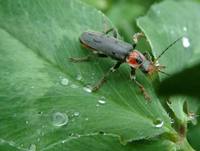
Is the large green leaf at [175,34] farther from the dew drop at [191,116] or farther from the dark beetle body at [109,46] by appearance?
the dark beetle body at [109,46]

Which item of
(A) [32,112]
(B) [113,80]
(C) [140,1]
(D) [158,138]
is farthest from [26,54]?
(C) [140,1]

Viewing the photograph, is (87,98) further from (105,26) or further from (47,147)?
(105,26)

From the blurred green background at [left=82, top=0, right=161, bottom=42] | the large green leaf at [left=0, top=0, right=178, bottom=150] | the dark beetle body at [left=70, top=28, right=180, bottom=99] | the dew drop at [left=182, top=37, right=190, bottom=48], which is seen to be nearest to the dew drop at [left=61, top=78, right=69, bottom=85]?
the large green leaf at [left=0, top=0, right=178, bottom=150]

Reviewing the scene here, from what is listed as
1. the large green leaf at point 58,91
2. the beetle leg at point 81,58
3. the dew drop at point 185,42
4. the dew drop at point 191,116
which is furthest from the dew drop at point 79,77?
the dew drop at point 185,42

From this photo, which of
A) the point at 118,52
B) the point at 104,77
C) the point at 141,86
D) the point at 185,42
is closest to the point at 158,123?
the point at 141,86

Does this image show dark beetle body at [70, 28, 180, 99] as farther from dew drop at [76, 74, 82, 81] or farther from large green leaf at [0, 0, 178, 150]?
dew drop at [76, 74, 82, 81]

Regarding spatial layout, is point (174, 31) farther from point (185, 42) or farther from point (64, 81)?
point (64, 81)
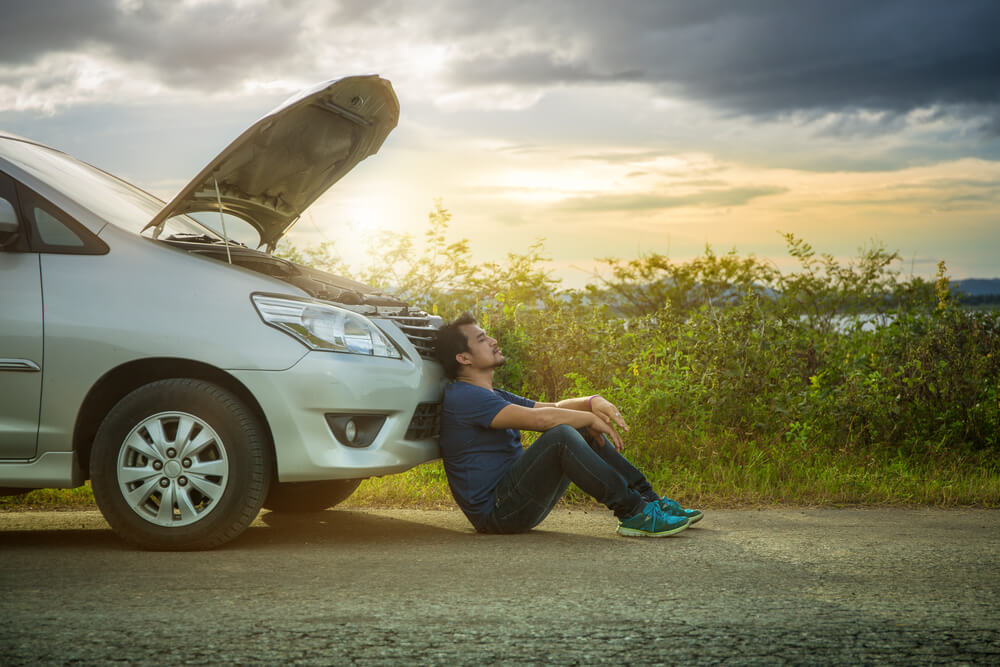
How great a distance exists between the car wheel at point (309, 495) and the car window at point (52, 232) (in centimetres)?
199

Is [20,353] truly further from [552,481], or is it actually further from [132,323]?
[552,481]

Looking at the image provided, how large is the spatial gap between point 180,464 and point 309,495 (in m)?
1.51

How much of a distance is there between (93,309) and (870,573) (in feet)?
12.4

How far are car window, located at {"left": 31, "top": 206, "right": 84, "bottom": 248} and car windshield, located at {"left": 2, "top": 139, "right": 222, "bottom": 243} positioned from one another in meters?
0.15

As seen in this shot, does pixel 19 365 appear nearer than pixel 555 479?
Yes

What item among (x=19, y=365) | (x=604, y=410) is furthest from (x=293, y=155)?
(x=604, y=410)

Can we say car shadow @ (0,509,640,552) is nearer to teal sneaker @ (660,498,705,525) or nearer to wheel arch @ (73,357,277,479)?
teal sneaker @ (660,498,705,525)

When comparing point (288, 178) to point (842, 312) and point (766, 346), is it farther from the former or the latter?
point (842, 312)

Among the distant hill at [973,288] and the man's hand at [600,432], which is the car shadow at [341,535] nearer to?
the man's hand at [600,432]

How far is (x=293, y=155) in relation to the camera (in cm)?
581

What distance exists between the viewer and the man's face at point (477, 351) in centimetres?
543

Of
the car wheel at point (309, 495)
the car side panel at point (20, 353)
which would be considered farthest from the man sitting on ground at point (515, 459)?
the car side panel at point (20, 353)

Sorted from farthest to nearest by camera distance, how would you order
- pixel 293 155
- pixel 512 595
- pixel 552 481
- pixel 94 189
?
pixel 293 155 → pixel 94 189 → pixel 552 481 → pixel 512 595

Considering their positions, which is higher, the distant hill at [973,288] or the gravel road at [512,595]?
the distant hill at [973,288]
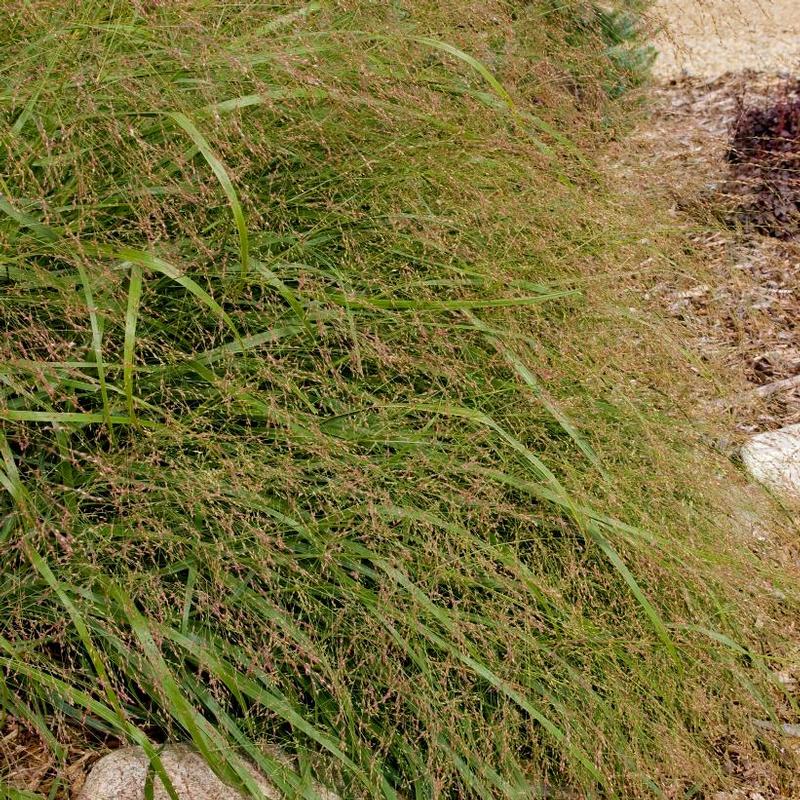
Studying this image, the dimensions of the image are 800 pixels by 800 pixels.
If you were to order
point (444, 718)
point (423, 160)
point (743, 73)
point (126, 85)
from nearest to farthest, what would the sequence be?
point (444, 718), point (126, 85), point (423, 160), point (743, 73)

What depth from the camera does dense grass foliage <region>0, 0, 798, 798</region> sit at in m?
1.87

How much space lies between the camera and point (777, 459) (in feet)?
8.80

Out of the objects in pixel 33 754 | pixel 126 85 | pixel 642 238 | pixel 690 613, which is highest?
pixel 126 85

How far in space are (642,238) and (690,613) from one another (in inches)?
44.9

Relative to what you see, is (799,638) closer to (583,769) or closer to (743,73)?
(583,769)

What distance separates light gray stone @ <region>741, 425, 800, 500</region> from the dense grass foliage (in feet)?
1.14

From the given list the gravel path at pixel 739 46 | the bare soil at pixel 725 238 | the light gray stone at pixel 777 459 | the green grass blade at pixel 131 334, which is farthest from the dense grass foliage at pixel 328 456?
the gravel path at pixel 739 46

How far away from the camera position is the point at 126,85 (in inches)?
81.6

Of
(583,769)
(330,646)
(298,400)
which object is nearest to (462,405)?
(298,400)

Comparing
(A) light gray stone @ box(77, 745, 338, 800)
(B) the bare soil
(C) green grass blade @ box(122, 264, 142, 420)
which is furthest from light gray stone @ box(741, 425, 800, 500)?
(C) green grass blade @ box(122, 264, 142, 420)

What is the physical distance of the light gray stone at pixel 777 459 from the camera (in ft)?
8.63

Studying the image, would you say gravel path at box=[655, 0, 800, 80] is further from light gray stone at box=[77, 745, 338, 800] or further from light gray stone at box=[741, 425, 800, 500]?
light gray stone at box=[77, 745, 338, 800]

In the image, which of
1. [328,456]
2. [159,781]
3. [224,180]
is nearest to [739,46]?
[224,180]

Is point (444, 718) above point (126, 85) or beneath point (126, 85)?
beneath
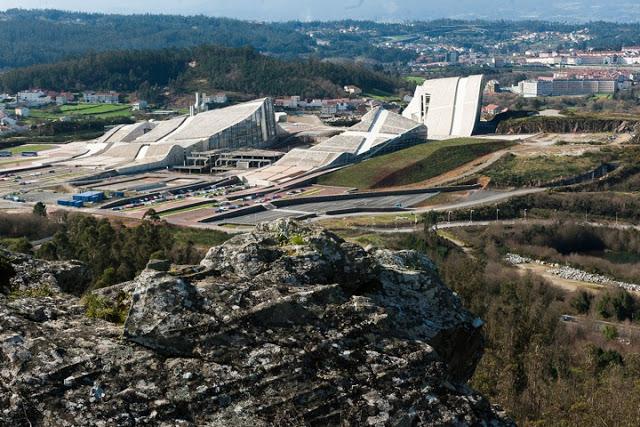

## EXERCISE
Tally how many lines of the data above contain the word "body". Give only the number.

## THE RESULT
4